◆ Scene query records:
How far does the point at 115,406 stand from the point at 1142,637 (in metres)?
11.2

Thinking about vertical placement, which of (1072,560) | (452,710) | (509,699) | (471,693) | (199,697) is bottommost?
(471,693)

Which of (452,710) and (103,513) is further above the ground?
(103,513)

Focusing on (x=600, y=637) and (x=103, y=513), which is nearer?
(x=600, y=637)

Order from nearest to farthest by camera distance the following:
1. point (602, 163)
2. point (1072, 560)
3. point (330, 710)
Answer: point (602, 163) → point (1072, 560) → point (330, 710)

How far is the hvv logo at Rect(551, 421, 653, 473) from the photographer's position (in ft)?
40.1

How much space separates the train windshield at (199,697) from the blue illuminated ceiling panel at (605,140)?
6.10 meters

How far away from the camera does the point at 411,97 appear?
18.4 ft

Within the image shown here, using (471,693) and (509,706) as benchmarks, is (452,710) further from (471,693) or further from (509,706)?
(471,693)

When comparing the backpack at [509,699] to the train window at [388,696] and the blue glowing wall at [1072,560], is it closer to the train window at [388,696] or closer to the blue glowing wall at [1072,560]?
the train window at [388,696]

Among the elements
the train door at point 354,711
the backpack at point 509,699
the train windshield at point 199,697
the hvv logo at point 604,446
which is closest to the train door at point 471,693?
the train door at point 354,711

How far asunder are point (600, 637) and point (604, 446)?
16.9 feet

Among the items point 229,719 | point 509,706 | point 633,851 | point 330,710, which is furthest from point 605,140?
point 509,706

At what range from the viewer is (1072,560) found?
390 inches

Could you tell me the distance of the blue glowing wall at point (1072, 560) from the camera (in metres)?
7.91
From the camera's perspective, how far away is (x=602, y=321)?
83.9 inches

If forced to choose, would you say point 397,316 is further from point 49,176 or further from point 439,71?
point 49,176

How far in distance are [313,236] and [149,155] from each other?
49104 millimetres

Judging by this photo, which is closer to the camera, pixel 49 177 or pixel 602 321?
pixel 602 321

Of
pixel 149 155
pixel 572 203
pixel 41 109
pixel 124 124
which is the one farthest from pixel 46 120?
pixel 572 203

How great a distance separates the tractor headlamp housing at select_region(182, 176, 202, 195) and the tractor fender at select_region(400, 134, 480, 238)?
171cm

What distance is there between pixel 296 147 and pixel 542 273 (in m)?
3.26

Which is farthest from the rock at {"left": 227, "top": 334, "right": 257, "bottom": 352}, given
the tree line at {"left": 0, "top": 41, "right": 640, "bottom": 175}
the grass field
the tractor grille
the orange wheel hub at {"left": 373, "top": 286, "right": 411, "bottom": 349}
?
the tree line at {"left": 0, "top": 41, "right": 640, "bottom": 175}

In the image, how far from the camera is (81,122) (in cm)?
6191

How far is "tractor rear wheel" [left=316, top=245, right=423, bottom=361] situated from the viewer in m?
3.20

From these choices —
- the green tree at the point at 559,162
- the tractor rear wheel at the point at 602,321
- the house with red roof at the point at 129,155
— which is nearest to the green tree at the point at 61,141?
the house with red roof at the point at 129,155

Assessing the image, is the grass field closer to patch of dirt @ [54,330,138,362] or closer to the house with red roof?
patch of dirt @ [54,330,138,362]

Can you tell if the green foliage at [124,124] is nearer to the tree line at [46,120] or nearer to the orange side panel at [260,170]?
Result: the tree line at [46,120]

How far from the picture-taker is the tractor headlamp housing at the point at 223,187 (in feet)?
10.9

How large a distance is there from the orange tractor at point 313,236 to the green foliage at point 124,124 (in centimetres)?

◆ PROMPT: Recast the items starting at the line containing "Among the items" and ending at the line containing "83.9 inches" as a two-column CSV with the header text,answer. Give one row per item, with each field in double quotes and any line breaks inside it replaced by spaces.

◆ COMPLETE RESPONSE:
text,answer
"Among the items point 229,719 | point 509,706 | point 633,851 | point 330,710, which is furthest from point 605,140?","point 509,706"
"At what range from the viewer is (1072,560) found?","390 inches"
"Could you tell me the distance of the blue glowing wall at point (1072, 560) from the camera (in metres)?","7.91"
"From the camera's perspective, how far away is (x=602, y=321)?","83.9 inches"